*WORK TO DO*: Lines before the one containing "Is thin branch" are excluded; retype that line and all remaining lines of the material exactly.

-- Begin EXERCISE MATERIAL --

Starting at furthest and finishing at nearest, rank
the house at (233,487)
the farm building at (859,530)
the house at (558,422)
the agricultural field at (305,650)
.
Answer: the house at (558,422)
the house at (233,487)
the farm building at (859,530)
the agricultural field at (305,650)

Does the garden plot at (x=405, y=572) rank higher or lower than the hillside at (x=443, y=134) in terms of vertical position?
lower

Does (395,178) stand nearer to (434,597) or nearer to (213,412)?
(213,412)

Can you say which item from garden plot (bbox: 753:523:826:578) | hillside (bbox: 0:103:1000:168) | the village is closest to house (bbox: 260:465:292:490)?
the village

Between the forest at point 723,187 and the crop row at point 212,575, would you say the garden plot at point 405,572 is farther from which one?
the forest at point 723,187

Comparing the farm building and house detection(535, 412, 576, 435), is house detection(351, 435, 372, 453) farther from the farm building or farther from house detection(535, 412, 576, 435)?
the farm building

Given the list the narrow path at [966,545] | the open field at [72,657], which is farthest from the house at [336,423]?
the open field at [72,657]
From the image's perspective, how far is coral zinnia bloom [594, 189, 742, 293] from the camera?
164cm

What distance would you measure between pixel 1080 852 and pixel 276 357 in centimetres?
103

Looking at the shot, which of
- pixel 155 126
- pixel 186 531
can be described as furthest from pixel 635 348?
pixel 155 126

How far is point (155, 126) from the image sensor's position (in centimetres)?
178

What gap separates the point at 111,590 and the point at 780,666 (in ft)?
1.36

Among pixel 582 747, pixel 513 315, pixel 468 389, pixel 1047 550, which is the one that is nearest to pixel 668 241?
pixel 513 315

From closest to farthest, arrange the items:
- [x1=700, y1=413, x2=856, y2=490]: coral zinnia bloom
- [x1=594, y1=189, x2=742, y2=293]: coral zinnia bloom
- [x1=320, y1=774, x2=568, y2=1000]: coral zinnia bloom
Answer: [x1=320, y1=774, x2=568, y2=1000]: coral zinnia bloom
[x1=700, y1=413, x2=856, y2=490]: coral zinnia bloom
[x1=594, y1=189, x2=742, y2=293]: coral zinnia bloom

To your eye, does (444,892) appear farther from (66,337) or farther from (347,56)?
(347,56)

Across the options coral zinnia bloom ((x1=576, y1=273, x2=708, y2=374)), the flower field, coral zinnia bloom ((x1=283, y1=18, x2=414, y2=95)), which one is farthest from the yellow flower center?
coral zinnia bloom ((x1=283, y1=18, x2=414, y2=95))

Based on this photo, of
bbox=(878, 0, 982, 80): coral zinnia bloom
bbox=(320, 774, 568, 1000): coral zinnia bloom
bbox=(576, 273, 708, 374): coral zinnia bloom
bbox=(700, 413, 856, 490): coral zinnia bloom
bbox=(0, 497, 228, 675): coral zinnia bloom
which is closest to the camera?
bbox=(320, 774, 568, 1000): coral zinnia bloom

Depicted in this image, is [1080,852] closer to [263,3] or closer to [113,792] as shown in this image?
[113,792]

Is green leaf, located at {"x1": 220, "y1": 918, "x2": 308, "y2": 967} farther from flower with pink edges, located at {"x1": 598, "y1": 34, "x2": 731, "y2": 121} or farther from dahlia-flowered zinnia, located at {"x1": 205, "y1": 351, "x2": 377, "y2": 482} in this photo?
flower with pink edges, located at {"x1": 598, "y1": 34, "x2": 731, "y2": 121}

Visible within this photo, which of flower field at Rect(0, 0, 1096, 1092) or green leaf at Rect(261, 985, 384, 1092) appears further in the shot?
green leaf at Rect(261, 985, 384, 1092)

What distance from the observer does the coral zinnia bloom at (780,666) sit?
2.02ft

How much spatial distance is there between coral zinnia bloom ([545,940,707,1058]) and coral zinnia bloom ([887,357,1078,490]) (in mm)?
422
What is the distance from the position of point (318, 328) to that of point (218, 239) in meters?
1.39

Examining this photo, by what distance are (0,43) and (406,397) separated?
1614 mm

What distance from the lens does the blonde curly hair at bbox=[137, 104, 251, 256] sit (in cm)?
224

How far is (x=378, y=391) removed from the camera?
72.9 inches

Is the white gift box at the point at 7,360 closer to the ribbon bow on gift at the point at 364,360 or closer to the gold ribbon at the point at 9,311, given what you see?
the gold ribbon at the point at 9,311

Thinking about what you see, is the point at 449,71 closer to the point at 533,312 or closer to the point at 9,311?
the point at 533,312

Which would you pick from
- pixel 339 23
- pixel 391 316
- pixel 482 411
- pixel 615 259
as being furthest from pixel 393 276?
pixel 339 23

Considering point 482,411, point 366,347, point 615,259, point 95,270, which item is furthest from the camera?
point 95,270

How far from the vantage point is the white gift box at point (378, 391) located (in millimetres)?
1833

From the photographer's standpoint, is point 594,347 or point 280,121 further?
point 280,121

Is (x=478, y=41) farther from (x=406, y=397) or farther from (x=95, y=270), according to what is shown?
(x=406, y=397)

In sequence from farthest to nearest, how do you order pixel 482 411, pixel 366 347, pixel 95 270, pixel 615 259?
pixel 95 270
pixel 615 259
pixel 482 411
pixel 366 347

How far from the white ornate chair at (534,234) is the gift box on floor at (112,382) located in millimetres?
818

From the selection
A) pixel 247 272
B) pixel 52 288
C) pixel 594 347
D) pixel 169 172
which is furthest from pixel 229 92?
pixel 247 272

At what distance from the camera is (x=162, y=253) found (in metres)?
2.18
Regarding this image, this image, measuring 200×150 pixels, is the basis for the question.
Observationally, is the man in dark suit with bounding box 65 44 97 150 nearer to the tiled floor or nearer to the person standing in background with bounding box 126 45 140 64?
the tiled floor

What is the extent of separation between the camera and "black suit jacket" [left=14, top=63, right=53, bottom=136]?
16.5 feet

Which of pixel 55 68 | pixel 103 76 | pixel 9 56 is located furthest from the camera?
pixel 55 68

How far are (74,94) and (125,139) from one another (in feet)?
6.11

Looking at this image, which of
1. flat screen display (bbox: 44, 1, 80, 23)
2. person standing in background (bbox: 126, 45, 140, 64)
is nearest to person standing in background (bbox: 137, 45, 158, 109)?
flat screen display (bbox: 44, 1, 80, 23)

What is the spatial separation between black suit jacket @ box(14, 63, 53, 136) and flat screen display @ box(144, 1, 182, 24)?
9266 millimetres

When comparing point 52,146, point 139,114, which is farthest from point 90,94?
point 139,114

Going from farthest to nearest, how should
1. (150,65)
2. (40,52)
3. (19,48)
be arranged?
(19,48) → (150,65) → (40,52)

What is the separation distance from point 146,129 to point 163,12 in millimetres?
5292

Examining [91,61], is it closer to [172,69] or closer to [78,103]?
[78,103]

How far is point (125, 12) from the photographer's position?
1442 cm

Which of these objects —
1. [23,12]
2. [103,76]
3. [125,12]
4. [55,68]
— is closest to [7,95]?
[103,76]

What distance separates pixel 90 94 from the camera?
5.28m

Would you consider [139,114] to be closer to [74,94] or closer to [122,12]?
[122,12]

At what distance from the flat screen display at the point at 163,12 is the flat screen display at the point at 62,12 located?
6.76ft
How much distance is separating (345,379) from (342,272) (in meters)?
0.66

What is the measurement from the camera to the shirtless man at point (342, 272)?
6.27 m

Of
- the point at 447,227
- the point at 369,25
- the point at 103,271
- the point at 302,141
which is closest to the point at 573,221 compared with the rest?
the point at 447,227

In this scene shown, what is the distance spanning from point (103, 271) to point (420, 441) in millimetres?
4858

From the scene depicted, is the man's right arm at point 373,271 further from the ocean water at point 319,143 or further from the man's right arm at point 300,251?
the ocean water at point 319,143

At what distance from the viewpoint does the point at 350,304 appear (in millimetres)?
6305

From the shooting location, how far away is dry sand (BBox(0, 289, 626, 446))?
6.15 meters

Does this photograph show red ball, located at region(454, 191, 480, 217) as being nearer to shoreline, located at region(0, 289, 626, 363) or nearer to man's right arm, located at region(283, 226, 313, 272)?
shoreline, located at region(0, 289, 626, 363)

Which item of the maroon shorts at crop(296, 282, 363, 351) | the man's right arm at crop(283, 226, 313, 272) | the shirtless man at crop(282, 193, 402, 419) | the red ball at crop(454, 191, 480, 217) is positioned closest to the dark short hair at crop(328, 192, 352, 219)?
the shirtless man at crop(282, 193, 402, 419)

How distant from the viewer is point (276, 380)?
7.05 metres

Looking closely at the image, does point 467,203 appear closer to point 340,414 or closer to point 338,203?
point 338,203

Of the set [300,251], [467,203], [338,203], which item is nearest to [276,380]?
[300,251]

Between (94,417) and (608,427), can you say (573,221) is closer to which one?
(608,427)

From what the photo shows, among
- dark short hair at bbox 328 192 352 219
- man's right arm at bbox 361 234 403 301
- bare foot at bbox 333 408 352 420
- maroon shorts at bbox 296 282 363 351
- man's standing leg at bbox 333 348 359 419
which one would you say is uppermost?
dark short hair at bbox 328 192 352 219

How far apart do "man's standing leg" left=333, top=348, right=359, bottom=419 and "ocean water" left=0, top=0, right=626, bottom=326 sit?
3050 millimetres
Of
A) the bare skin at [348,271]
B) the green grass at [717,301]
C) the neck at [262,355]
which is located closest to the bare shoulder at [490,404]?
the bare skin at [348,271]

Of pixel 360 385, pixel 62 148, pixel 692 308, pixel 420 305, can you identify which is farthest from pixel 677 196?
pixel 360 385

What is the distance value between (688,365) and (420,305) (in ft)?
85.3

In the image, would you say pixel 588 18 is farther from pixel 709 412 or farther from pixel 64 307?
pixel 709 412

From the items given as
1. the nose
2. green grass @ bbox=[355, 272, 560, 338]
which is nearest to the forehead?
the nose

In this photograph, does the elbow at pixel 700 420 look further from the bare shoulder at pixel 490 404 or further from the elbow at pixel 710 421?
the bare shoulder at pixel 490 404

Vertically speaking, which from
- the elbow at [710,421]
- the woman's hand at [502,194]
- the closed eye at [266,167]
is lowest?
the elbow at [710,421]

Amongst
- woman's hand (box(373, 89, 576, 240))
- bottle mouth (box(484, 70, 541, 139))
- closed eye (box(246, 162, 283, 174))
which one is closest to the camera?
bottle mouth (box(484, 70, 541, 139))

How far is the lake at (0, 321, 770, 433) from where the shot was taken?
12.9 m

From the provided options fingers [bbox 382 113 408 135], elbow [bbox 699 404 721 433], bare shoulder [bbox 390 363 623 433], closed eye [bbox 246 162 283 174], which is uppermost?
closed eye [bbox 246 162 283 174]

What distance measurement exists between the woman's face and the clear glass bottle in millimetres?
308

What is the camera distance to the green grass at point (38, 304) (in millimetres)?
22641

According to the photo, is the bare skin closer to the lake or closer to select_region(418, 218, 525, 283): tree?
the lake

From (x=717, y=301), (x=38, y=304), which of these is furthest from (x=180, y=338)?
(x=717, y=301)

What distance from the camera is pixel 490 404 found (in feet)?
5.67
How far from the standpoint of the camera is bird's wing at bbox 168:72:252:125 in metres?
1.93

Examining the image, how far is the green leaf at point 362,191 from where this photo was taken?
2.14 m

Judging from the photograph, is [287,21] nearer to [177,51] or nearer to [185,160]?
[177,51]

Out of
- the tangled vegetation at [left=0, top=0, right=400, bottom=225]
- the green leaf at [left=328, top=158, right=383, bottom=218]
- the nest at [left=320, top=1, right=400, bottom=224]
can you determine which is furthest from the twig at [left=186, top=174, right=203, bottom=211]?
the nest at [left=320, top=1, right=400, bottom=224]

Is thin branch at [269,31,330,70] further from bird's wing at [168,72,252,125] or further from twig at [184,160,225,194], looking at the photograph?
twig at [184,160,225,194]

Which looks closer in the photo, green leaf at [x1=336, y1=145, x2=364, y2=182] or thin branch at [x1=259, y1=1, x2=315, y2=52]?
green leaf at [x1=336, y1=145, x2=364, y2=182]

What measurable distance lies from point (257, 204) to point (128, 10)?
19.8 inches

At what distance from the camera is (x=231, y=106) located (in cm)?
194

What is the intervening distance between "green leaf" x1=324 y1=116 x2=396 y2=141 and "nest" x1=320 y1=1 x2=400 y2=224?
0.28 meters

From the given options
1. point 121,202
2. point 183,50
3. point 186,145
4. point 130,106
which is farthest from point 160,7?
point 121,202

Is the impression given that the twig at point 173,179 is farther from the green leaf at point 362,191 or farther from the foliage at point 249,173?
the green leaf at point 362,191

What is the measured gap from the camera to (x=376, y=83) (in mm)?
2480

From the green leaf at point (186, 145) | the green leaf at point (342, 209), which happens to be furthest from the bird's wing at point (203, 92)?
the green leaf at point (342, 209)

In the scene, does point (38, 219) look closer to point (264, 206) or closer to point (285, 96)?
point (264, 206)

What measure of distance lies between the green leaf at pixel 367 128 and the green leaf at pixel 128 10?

-- End EXERCISE MATERIAL --

*SOLUTION FOR THIS PROBLEM*:
Is thin branch at [269,31,330,70] further from bird's wing at [168,72,252,125] or further from twig at [184,160,225,194], looking at the photograph?
twig at [184,160,225,194]

Which looks closer in the photo, green leaf at [x1=336, y1=145, x2=364, y2=182] or thin branch at [x1=259, y1=1, x2=315, y2=52]?
green leaf at [x1=336, y1=145, x2=364, y2=182]

What measurable distance lies from point (257, 204) to point (128, 10)?
19.8 inches

At what distance from the camera is (x=231, y=106) located (in cm)?
194

What is the intervening distance between "green leaf" x1=324 y1=116 x2=396 y2=141 and "nest" x1=320 y1=1 x2=400 y2=224?
0.28 meters

From the given options
1. point 121,202
2. point 183,50
3. point 186,145
4. point 130,106
which is farthest from point 160,7?
point 121,202

Is the impression given that the twig at point 173,179 is farther from the green leaf at point 362,191 or farther from the foliage at point 249,173?
the green leaf at point 362,191

What is the measured gap from the camera to (x=376, y=83) (in mm)?
2480

From the green leaf at point (186, 145) | the green leaf at point (342, 209), which happens to be furthest from the bird's wing at point (203, 92)?
the green leaf at point (342, 209)

In the scene, does point (38, 219) look closer to point (264, 206) or closer to point (285, 96)?
point (264, 206)

What measure of distance lies between the green leaf at pixel 367 128 and the green leaf at pixel 128 10?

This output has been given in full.